* **WHAT TO DO**
Look through the entries below for the line with "Find the red" and the line with "culture = Plasmodium", then give again exactly those two lines and all lines between them, minus the pictures.

* **RECORDS SHOWN**
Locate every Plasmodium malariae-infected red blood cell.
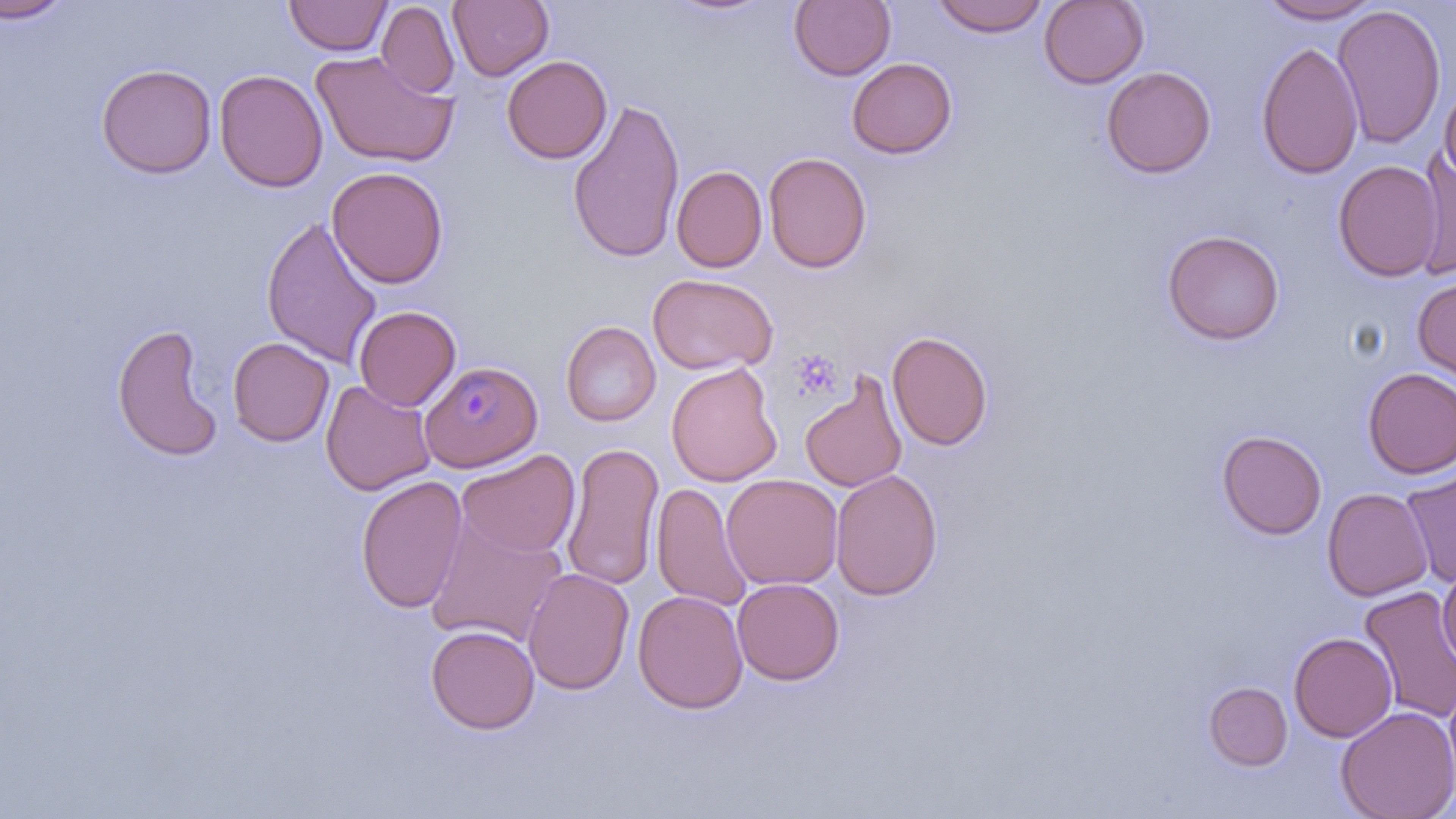

Approximate bounding boxes as [x1, y1, x2, y2] in pixels.
Plasmodium malariae-infected red blood cells: [421, 360, 542, 471].

Uninfected red blood cell locations: [0, 0, 73, 24], [284, 0, 392, 56], [788, 0, 896, 81], [929, 0, 1050, 37], [1039, 0, 1149, 89], [1255, 0, 1382, 24], [448, 1, 553, 81], [377, 2, 459, 99], [1332, 3, 1447, 151], [1256, 41, 1363, 180], [311, 50, 459, 168], [502, 55, 612, 164], [847, 57, 957, 159], [96, 63, 218, 178], [1102, 66, 1216, 178], [214, 69, 328, 193], [1439, 79, 1456, 187], [567, 98, 685, 264], [1413, 148, 1456, 282], [763, 152, 872, 273], [1333, 160, 1443, 282], [671, 165, 767, 273], [327, 167, 449, 288], [261, 216, 383, 368], [1162, 228, 1285, 345], [647, 272, 776, 375], [1413, 276, 1456, 388], [354, 305, 461, 411], [560, 321, 661, 426], [110, 322, 225, 463], [887, 331, 993, 451], [227, 336, 334, 447], [666, 362, 783, 487], [1361, 368, 1456, 478], [800, 371, 909, 493], [321, 379, 436, 496], [1216, 429, 1327, 540], [561, 442, 665, 591], [456, 449, 580, 559], [830, 469, 943, 600], [1400, 470, 1456, 588], [722, 474, 843, 591], [355, 475, 468, 614], [652, 482, 754, 613], [1322, 488, 1433, 600], [424, 513, 568, 649], [522, 567, 635, 695], [1438, 568, 1456, 670], [732, 578, 844, 685], [1359, 586, 1456, 725], [632, 590, 748, 714], [426, 625, 540, 734], [1289, 632, 1397, 742], [1444, 681, 1456, 794], [1204, 682, 1292, 771], [1336, 705, 1456, 819]. Slide-level diagnosis: Plasmodium malariae. Thin blood film. Captured at 1000x magnification. May-Grünwald-Giemsa stain. Single field of view. Optical microscopy. Image is 1456×819 pixels.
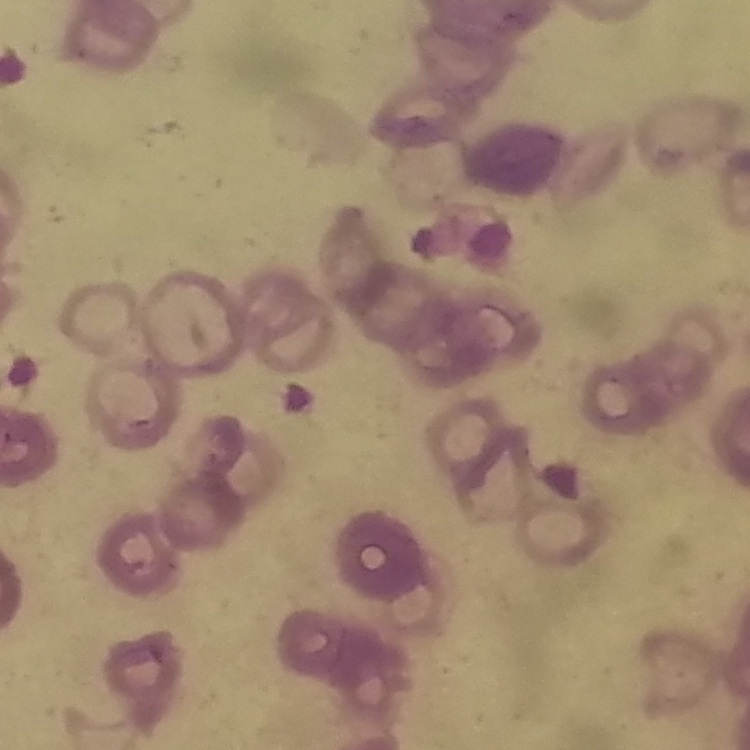 The red blood cells exhibit rouleaux formation. Stained with either Field's or Giemsa. One tile cut from a larger photomicrograph. Thin blood film.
Find the red blood cells and label each as Plasmodium falciparum-infected, uninfected, or of indeterminate infection status.
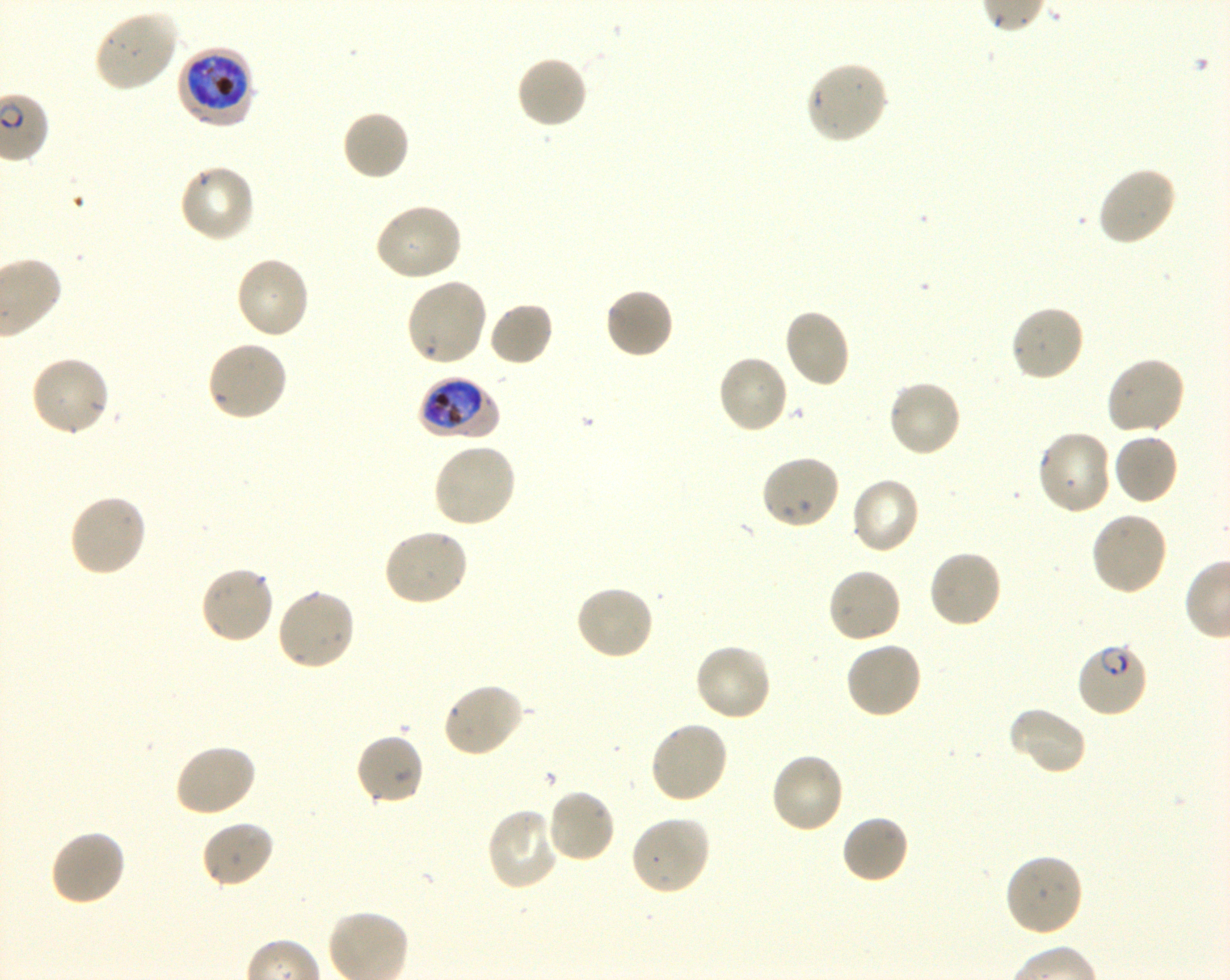
Approximate bounding rectangles given as corner coordinates in pixels from the top-left. Not every red blood cell is marked. A life-cycle stage — or a range of stages, where the recorded stages span more than one — follows each staged infected red blood cell.
Infected red blood cells: (x1=177, y1=45, x2=257, y2=128) early trophozoite to early schizont; (x1=418, y1=375, x2=498, y2=440) early trophozoite to early schizont; (x1=1074, y1=641, x2=1150, y2=719) ring.
Uninfected red blood cells: (x1=93, y1=9, x2=179, y2=93), (x1=515, y1=55, x2=589, y2=130), (x1=804, y1=59, x2=889, y2=145), (x1=341, y1=109, x2=412, y2=181), (x1=177, y1=163, x2=257, y2=243), (x1=1095, y1=165, x2=1178, y2=247), (x1=373, y1=202, x2=463, y2=282), (x1=234, y1=255, x2=310, y2=341), (x1=404, y1=277, x2=488, y2=368), (x1=604, y1=287, x2=675, y2=359), (x1=488, y1=301, x2=554, y2=368), (x1=1010, y1=303, x2=1086, y2=383), (x1=783, y1=307, x2=852, y2=390), (x1=206, y1=339, x2=289, y2=423), (x1=29, y1=354, x2=111, y2=437), (x1=716, y1=354, x2=789, y2=435), (x1=1104, y1=356, x2=1186, y2=437), (x1=886, y1=378, x2=964, y2=458), (x1=1035, y1=429, x2=1112, y2=516), (x1=1112, y1=431, x2=1179, y2=506), (x1=431, y1=441, x2=518, y2=529), (x1=758, y1=454, x2=840, y2=531), (x1=850, y1=476, x2=922, y2=555), (x1=67, y1=492, x2=147, y2=578), (x1=1090, y1=511, x2=1169, y2=596), (x1=381, y1=527, x2=469, y2=608), (x1=927, y1=549, x2=1004, y2=630), (x1=198, y1=564, x2=276, y2=645), (x1=826, y1=566, x2=903, y2=644), (x1=574, y1=583, x2=655, y2=661), (x1=275, y1=587, x2=357, y2=672), (x1=693, y1=641, x2=773, y2=722), (x1=844, y1=641, x2=923, y2=720), (x1=441, y1=681, x2=527, y2=759), (x1=1009, y1=705, x2=1087, y2=776), (x1=648, y1=719, x2=730, y2=805), (x1=354, y1=732, x2=425, y2=807), (x1=172, y1=742, x2=257, y2=818), (x1=769, y1=751, x2=846, y2=834), (x1=545, y1=789, x2=617, y2=865), (x1=485, y1=807, x2=562, y2=892), (x1=842, y1=813, x2=909, y2=885), (x1=629, y1=815, x2=712, y2=896), (x1=200, y1=820, x2=275, y2=889), (x1=48, y1=828, x2=127, y2=907), (x1=1003, y1=852, x2=1084, y2=938).
No red blood cells of indeterminate infection status observed.

culture = Plasmodium falciparum strain 3D7, shaking, in vitro
objective = 100x, oil immersion, numerical aperture 1.30
image size = 1230×980 pixels
donor blood group = O+
stain = Giemsa
preparation = thin blood film
field of view = single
Assess the morphology of the red blood cells.
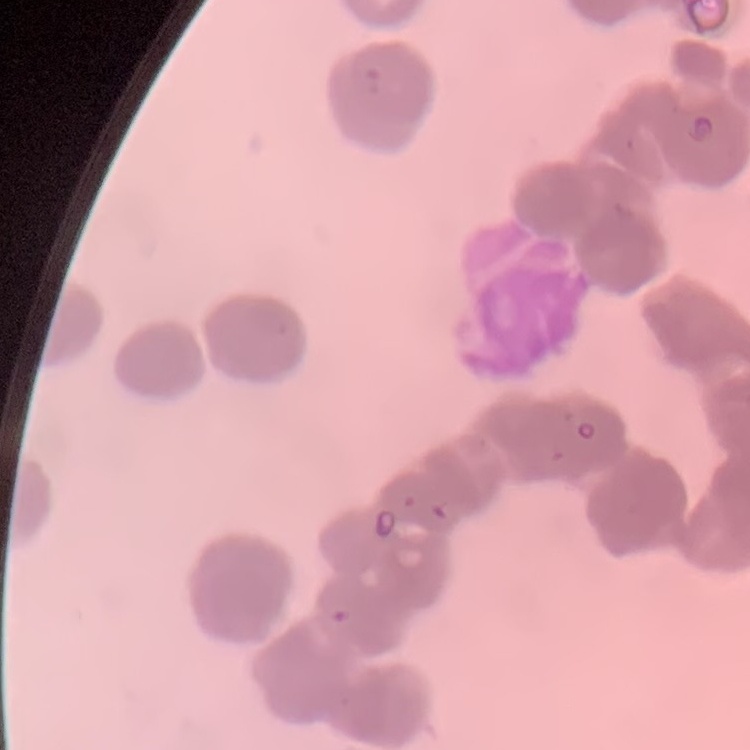
Rouleaux formation.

* **SOLUTION BELOW**
Find the red blood cells and label each as Plasmodium falciparum-infected, uninfected, or of indeterminate infection status.
Approximate bounding rectangles given as corner coordinates in pixels from the top-left. Not every red blood cell is marked. A life-cycle stage — or a range of stages, where the recorded stages span more than one — follows each staged infected red blood cell.
Infected red blood cells: (x1=177, y1=45, x2=257, y2=128) early trophozoite to early schizont; (x1=418, y1=375, x2=498, y2=440) early trophozoite to early schizont; (x1=1074, y1=641, x2=1150, y2=719) ring.
Uninfected red blood cells: (x1=93, y1=9, x2=179, y2=93), (x1=515, y1=55, x2=589, y2=130), (x1=804, y1=59, x2=889, y2=145), (x1=341, y1=109, x2=412, y2=181), (x1=177, y1=163, x2=257, y2=243), (x1=1095, y1=165, x2=1178, y2=247), (x1=373, y1=202, x2=463, y2=282), (x1=234, y1=255, x2=310, y2=341), (x1=404, y1=277, x2=488, y2=368), (x1=604, y1=287, x2=675, y2=359), (x1=488, y1=301, x2=554, y2=368), (x1=1010, y1=303, x2=1086, y2=383), (x1=783, y1=307, x2=852, y2=390), (x1=206, y1=339, x2=289, y2=423), (x1=29, y1=354, x2=111, y2=437), (x1=716, y1=354, x2=789, y2=435), (x1=1104, y1=356, x2=1186, y2=437), (x1=886, y1=378, x2=964, y2=458), (x1=1035, y1=429, x2=1112, y2=516), (x1=1112, y1=431, x2=1179, y2=506), (x1=431, y1=441, x2=518, y2=529), (x1=758, y1=454, x2=840, y2=531), (x1=850, y1=476, x2=922, y2=555), (x1=67, y1=492, x2=147, y2=578), (x1=1090, y1=511, x2=1169, y2=596), (x1=381, y1=527, x2=469, y2=608), (x1=927, y1=549, x2=1004, y2=630), (x1=198, y1=564, x2=276, y2=645), (x1=826, y1=566, x2=903, y2=644), (x1=574, y1=583, x2=655, y2=661), (x1=275, y1=587, x2=357, y2=672), (x1=693, y1=641, x2=773, y2=722), (x1=844, y1=641, x2=923, y2=720), (x1=441, y1=681, x2=527, y2=759), (x1=1009, y1=705, x2=1087, y2=776), (x1=648, y1=719, x2=730, y2=805), (x1=354, y1=732, x2=425, y2=807), (x1=172, y1=742, x2=257, y2=818), (x1=769, y1=751, x2=846, y2=834), (x1=545, y1=789, x2=617, y2=865), (x1=485, y1=807, x2=562, y2=892), (x1=842, y1=813, x2=909, y2=885), (x1=629, y1=815, x2=712, y2=896), (x1=200, y1=820, x2=275, y2=889), (x1=48, y1=828, x2=127, y2=907), (x1=1003, y1=852, x2=1084, y2=938).
No red blood cells of indeterminate infection status observed.

culture = Plasmodium falciparum strain 3D7, shaking, in vitro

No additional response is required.